Me llamó la atención la similitud entre el modo en que Keyser-Bach y el abrepuertas Ry Ornis usaban esa palabra, «interesante». Para el capitán —aún más que para Randall— la vida era una sucesión de acertijos que resolver y asociar.
Una paz susurrante nos rodeaba. Nada salvo los suspiros del viento en aquel exótico peristilo, la aspereza de mi aliento en la garganta, nuestros susurros y jadeos mientras ayudábamos al capitán a tomar muestras de lodo y de la laguna.
El capitán había llenado dos frascos y los examinaba con inmensa satisfacción cuando oímos un zumbido procedente del extremo del valle. El capitán y Shatro extrajeron cámaras y trípodes para instalarlos en la arena negra y el lodo.
—Abejas, cabría pensar, que llegan para sorber la miel de estas inmensas flores —dijo el capitán con entusiasmo—. Tal vez sea bastante acertado.
Escuché ese zumbido con temor. Si eran abejas, parecían ser muy grandes. Miramos al cielo. El penacho nuboso que brotaba del cráter había cambiado de rumbo y flotaba sobre nosotros, y sus distorsionadas volutas de humedad se desplegaban en vientos cruzados como las fibras en el músculo de un pez. El penacho tapaba el sol, sumiendo el valle y sus vástagos en una penumbra fresca.
El hedor era casi insoportable. Shatro se inclinó sobre la laguna, sumergió una pipeta de metal y extrajo una muestra de los minerales que había bajo la viscosidad vidriosa.
—Aquí vienen —dijo el capitán—. Cosechadores. Las criaturas más extraordinarias que uno haya visto.
El zumbido se convirtió en una reverberación aguda, como si cien niños hicieran chocar varillas al unísono. Tres platillos negros y velludos como escarabajos achatados volaron sobre la laguna. Cada una medía un metro de anchura y tenía dos extremidades largas y delgadas delante y una especie de cola detrás, que se movía hacia los costados con cada ajuste en la dirección del vuelo. Uno descendió hacia el bolo más alto, en la orilla de la laguna, y alzó las extremidades estirando delicadamente la cola. La superficie roja del bolo se partió y formó cinco tajos horizontales profundos: estomas. El platillo insertó las dos extremidades en el estoma más alto y se apoyó en él. El zumbido se redujo a un tamborileo. Los otros dos escarabajos hicieron lo mismo con otros bolos. Nos rodeó un sonido de pistones, y gotas amarillas y hediondas llovieron sobre nosotros como un rocío sulfuroso, pegándosenos a la cara, a los brazos, a la ropa.

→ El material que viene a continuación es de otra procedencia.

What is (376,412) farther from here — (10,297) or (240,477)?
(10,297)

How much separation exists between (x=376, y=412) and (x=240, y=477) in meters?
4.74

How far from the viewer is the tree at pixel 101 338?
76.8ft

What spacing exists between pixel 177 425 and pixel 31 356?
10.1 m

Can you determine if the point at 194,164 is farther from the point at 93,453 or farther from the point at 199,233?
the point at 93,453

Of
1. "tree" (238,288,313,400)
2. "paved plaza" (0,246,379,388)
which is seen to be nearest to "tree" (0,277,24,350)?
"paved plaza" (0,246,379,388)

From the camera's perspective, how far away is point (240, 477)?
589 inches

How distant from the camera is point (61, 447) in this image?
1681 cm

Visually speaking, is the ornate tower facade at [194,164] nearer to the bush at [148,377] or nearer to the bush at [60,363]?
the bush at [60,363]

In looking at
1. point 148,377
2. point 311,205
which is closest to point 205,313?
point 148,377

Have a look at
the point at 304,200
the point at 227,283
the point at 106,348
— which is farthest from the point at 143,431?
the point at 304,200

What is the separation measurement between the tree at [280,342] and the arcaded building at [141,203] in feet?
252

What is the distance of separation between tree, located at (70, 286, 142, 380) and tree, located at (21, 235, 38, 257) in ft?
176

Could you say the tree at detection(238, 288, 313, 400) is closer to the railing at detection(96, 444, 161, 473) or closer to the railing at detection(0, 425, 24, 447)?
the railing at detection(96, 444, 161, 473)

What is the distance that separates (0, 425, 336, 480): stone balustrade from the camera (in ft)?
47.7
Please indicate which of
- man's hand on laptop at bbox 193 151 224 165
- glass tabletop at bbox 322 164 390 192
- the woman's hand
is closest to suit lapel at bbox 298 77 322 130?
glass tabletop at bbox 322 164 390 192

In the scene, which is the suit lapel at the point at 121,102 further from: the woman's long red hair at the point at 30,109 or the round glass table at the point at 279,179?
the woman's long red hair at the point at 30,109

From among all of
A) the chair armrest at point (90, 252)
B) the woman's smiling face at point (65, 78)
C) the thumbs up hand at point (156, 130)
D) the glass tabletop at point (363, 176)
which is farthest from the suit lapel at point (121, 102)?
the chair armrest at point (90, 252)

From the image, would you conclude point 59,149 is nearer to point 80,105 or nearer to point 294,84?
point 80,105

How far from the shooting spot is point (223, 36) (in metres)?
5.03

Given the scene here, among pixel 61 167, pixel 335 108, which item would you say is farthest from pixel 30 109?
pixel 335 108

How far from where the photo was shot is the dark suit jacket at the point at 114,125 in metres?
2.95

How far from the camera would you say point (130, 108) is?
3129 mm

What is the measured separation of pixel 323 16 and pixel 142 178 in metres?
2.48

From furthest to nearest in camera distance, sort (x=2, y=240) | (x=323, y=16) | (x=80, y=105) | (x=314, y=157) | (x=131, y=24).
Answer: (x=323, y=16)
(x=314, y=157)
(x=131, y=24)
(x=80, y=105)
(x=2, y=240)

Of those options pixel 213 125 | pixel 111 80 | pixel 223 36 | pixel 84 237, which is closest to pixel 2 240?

—¡Maravilloso! —exclamó el capitán.
Shatro fue tomando fotos y ajustando los trípodes. Alcé un saco de instrumentos para protegerme la cara del rocío. Mirando por debajo del saco, para ver cómo lograban volar sin alas, observé el borde delantero de un escarabajo. Ocho o nueve aberturas blancas y rectangulares se abrían y cerraban deprisa, produciendo aquel zumbido crepitante. Los escarabajos bombeaban aire hacia el interior de sus caparazones planos y lo expulsaban por detrás.
—Son dirigibles —dije, comprendiendo de repente.
—Muy bien —dijo el capitán—. Y cualquiera de nosotros podría alzarlos como plumas. Y no sólo han venido a sorber lo que necesitan. También alimentan a los bolos. Satisfacen las necesidades mutuas, de una subzona a por lo menos dos zonas.
Muchos otros escarabajos sobrevolaban el valle con la brisa que soplaba desde el oeste. Mientras revoloteaban de aquí para allá, sus compañeros se apartaban de los bolos, echaban a volar y se alejaban. Con un movimiento lateral, los bolos cuya producción se había cosechado retrocedían despacio, una majestuosa retirada que permitía que otros bolos acudieran a reemplazarlos junto a la laguna.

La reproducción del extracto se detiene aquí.